Each alternating block opens with a one-sentence crisis, walks through the consultant's intervention step by step, and closes with the recovered amount in oversized tangerine type. Stakes escalate down the page from a food-assistance recertification to a complex eleven-month VA appeal.
The primary call to action is a short quiz titled "Check What You're Missing." It asks five focused questions: relationship to the beneficiary, monthly income range, active programs already enrolled in, state of residence, and whether a denial or reduction letter arrived in the past 12 months.
Quiz results deliver a personalized benefit gap summary. The page then presents an embedded scheduling link with the text "Claim Your Free Review," connecting the visitor's specific situation to a real next step.
The page is structured so each case study raises the stakes. Visitors scroll not for general information but for resolution. Each story functions as a short financial rescue, building urgency and curiosity before the quiz arrives.
| Section | Purpose |
|---|---|
| Agency Logo Bar | Establish program credibility upfront |
| Hero Image Block | Create emotional stakes immediately |
| Case Study One | Introduce a resolved benefits crisis |
| Case Study Two | Escalate complexity and recovery amount |
| Case Study Three | Show a high-stakes VA appeal win |
| Eligibility Quiz | Qualify visitors with five questions |
| Gap Summary Results | Deliver a personalized benefit gap |
| Booking Link Block | Convert qualified visitors to calls |
The Teal Catalyst color system is built to feel like a government form redesigned by someone who genuinely cares. Every color has a specific role and is not used interchangeably.

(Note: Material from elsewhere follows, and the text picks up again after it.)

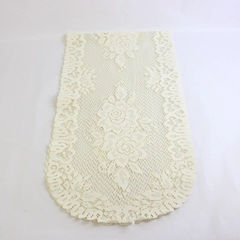 Cream-Colored Crochet Rose Design Table Runner 14" x 53" Flawed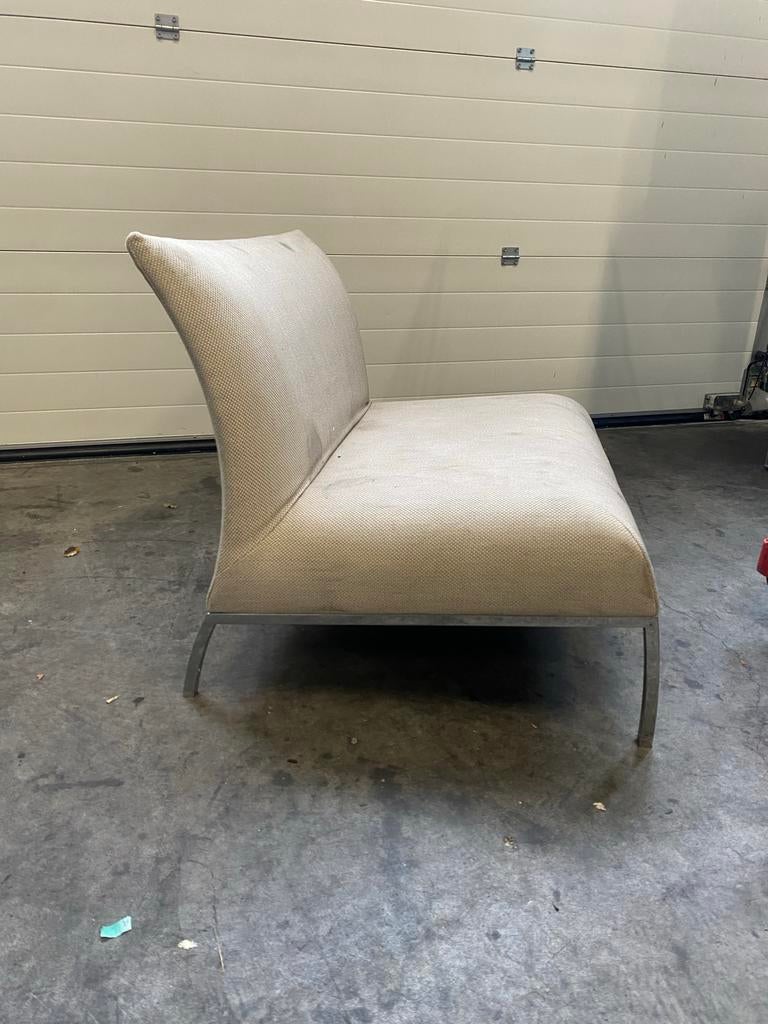 Stijlvolle Loveseat met Verchroomde Poten, Ophalen, Gebruikt, 75 tot 100 cm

The layout is designed to work cleanly on smaller screens where most family caregivers and benefit seekers are reading. The zigzag blocks reflow gracefully, and the quiz steps are sized for thumb-friendly interaction.
The conversion path is built into the page architecture itself. Visitors are not asked to trust a claim, they are shown proof first, then invited to find their own number.
This template sits at the intersection of HR and hiring workflows in the government and public sector context. It is particularly well suited for consultants who serve county caseworkers, elder care coordinators, and veterans' service organizations.